Items from a data source
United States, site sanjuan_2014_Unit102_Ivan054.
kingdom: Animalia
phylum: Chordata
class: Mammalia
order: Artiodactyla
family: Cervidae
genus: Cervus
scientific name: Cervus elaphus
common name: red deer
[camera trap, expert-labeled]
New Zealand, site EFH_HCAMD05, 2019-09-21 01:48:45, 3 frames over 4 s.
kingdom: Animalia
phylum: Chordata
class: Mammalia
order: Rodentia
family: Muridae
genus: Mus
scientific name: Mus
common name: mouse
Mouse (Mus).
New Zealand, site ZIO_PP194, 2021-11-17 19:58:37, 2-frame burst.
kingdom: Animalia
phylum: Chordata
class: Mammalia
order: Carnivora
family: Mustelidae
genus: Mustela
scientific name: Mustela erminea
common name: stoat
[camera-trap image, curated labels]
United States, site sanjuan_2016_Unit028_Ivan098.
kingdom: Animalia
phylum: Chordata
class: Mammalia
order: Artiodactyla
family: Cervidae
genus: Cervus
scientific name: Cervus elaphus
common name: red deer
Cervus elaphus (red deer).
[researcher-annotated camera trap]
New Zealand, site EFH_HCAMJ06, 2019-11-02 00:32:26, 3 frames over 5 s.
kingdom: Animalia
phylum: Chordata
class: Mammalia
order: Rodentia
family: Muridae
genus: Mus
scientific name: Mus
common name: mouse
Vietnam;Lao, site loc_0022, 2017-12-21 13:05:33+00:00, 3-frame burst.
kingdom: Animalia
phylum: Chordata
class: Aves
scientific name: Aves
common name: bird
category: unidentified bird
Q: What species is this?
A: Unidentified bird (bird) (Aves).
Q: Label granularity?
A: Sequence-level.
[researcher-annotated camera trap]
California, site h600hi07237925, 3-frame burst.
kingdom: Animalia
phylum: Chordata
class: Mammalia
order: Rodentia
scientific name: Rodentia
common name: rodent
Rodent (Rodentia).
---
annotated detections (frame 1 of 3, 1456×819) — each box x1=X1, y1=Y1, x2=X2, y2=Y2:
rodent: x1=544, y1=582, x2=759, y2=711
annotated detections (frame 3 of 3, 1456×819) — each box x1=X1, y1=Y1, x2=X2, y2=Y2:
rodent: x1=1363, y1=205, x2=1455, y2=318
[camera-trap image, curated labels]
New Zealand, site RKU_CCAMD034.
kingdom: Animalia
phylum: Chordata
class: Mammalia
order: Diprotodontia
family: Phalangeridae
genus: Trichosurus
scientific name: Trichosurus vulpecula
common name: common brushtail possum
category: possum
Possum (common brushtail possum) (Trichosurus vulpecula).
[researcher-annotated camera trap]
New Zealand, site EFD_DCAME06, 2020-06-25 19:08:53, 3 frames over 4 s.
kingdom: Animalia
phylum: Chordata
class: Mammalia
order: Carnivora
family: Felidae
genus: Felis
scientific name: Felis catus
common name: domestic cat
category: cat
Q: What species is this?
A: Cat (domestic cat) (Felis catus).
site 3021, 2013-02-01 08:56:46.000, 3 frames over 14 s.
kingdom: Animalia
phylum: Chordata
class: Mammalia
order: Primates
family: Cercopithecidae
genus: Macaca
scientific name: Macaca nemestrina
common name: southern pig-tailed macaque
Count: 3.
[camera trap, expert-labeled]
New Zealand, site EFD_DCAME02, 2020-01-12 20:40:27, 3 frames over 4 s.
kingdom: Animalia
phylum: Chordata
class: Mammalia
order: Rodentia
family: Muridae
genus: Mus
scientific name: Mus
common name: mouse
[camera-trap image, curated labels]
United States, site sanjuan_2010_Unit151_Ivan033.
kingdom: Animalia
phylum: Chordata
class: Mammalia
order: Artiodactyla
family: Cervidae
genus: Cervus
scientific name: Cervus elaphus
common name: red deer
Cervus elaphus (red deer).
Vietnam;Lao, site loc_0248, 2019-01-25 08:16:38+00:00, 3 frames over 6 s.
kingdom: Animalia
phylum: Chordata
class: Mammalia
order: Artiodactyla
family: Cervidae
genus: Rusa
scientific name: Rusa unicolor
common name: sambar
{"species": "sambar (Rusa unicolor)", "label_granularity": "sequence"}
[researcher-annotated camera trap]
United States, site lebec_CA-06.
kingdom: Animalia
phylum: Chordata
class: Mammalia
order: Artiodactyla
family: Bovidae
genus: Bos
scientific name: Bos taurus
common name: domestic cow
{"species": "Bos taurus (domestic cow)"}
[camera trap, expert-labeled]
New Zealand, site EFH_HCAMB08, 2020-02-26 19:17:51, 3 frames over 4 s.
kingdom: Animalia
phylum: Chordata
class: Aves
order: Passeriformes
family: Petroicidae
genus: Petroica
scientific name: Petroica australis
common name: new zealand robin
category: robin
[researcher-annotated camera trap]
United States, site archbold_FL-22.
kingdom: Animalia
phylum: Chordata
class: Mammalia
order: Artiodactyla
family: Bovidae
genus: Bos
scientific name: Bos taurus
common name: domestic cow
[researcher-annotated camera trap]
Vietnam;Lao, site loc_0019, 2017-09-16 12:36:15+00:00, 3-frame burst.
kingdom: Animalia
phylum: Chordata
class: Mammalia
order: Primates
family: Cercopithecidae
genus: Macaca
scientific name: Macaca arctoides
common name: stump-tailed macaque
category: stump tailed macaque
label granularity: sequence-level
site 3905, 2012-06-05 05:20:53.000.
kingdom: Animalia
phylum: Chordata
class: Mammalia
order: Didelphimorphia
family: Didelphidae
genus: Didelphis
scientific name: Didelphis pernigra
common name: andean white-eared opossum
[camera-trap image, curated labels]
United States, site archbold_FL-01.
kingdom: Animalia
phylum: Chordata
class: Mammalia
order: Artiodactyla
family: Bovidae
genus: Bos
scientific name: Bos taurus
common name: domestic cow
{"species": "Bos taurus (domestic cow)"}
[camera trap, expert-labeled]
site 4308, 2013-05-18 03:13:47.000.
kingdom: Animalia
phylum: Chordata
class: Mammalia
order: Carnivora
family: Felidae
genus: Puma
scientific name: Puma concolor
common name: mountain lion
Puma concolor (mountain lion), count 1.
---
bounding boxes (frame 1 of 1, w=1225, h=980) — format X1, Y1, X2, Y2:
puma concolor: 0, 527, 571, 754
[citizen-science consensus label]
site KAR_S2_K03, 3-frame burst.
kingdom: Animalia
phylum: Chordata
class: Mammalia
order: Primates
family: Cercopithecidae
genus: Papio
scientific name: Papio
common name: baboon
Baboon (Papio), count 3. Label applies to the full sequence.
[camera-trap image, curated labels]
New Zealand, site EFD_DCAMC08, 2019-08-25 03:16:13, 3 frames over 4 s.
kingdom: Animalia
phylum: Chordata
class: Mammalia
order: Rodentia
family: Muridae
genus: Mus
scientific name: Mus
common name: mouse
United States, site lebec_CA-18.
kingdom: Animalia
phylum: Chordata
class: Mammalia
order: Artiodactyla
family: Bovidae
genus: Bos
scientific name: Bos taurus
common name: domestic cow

> Exercise description: Search the records for lines holding the word "United", then copy each line you find.

> Reply:
United States, site sanjuan_2014_Unit102_Ivan054.
United States, site sanjuan_2016_Unit028_Ivan098.
United States, site sanjuan_2010_Unit151_Ivan033.
United States, site lebec_CA-06.
United States, site archbold_FL-22.
United States, site archbold_FL-01.
United States, site lebec_CA-18.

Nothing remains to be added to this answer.